“Sepanjang waktu ini kupikir aku sedang belajar untuk hidup, padahal sesungguhnya aku belajar untuk mati,” ungkap Leonardo Da Vinci (1452-1519).

Ucapan dari “jeniusnya para jenius” tersebut—serta judul di atas—tak hendak bertujuan menyebarkan rasa takut, pesimis atau tiadanya harapan. Akan tetapi sebaliknya, kesadaran bahwa kematian semakin mendekat, justru dapat mendorong kita untuk semakin menjalani hidup secara Iebih mendalam, sehingga kita dapat benar-benar merasakan hidup yang Iebih hidup.

Dua tahun setelah mengalami serangan jantung yang hampir merenggut nyawanya—Abraham Maslow (1908-1970), salah seorang psikolog terbesar pada Abad ke 20—menganggap kehidupannya pasca serangan jantung tersebut sebagai “kehidupan pasca-kematian”, yang membuatnya menjalani hidup di tahun-tahun berikutnya sebagai bonus, atau berkat ekstra yang sangat ia syukuri. Jika Anda berdamai dengan kematian atau bahkan jika Anda cukup yakin bahwa Anda akan mengalami kematian yang balk dan terhormat, maka setiap hari akan Anda jalani sebagai layaknya momen tunggal. Dan perasaan takut mati, akan dihapuskan, tegas Maslow.

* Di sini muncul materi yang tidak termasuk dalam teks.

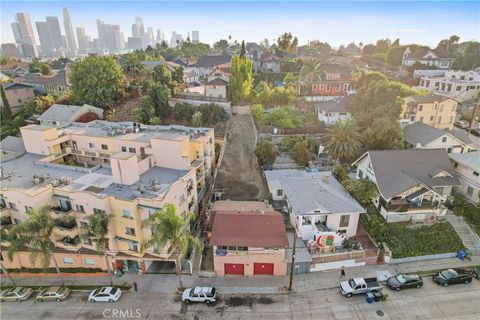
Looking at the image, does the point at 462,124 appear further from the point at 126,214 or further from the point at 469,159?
the point at 126,214

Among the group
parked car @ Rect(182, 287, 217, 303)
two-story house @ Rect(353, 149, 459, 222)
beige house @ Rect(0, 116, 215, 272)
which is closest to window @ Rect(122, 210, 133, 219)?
beige house @ Rect(0, 116, 215, 272)

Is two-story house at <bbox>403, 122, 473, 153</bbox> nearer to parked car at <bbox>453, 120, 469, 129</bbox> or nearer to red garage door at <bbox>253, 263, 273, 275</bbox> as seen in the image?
parked car at <bbox>453, 120, 469, 129</bbox>

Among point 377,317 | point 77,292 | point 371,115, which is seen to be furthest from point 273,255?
point 371,115

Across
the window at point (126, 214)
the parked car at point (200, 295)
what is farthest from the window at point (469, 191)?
the window at point (126, 214)

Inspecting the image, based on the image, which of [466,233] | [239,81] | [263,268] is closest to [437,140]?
[466,233]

Dalam kata pengantar untuk sebuah buku biografi, Prof. Dr. Komarudin Hidayat menyampaikan: “Tuhan telah menciptakan panggung kehidupan yang demikian akbar dengan segala fasilitasnya agar anak-cucu Adam meramaikan dan memakmurkannya sebagai sebuah festival. Sebagai individu, jatah umur kita sungguh sangat terbatas dibanding usia manusia secara berkesinambungan, dan generasi ke generasi.

Tak ada yang bisa memutar jarum kehidupan. Semenit yang lalu tak bisa dipanggil kembali. Sedangkan yang menunggu di depan adalah ketuaan dan kematian. Mati adalah pasangan hidup, keduanya bersahabat dan tidak mungkin dipisahkan. Hanya manusia sering memandang kematian secara negatif. Bagi kalangan sufi, kematian adalah ‘wisuda’, momen metamorforsis memasuki jenjang hidup baru yang lebih tinggi derajatnya. Mati adalah pintu gerbang untuk semakin mendekat pada Dia yang Maha Kasih.

Kasih Tuhan bagaikan samudera yang senantiasa menunggu dan merindukan kehadiran sungai, dan manapun datangnya. Setetes embun yang menempel di daun, atau air yang mampir di atas meja, semuanya tengah dalam perjalanan mencari sungai agar diantarkan pulang ke samudera, tempat asalnya. Dan ribuan sungai itu bagaikan berpawai riang menuju samudera merindukan tempat asalnya. Begitulah jiwa manusia, dalam kesadarannya yang paling dalam sangat sadar bahwa seindah-indah ataupun sepahit-pahit kehidupan pasti akan berakhir. Tiada festival tanpa akhir,” tulis rektor UIN ke-11 itu.

Bagi orang beriman—tambahnya—juga mereka yang berpandangan positif-optimis, hidup adalah anugerah yang mesti disyukuri dan dirayakan. Kematian adalah wisuda untuk memasuki festival berikutnya yang lebih indah.

Lalu, apa yang sesungguhnya membuat kebanyakan orang cenderung menghindar dan perbincangan soal kematian? Kita menyangkal,atau setidaknya menghindar membicarakan soal kematian, karena kita takut padanya. Padahal perasaan takut seperti itu justru semakin berakar sehingga melampaui faktor-faktor lain. Perasaan yang mencegah kita untuk benar-benar “hadir di sini dan saat ini”. Karena pada saat kita hidup, kematian ada di masa depan. Sehingga,jika kita menghabiskan hari-hari kita dengan mencemaskan kematian, pada dasarnya kita hidup di masa depan. Dalam keadaan tersebut, maka kematian telah merampok kehidupan kita, sebelum kita benar-benar mati.

Live your life! Richard Branson pemilik Virgin Group—memberikan nasihat kepada putra-putrinya. Katanya: “Being present (hadirlah) dan live your life. Jangan pernah menyesali masa lalu dan jangan pula khawatir pada masa depanmu.”

Mari, dengan semangat dan optimisme, kita mengisi hari-hari dalam kehidupan kita dengan sesuatu karya yang bernilai dan bermakna.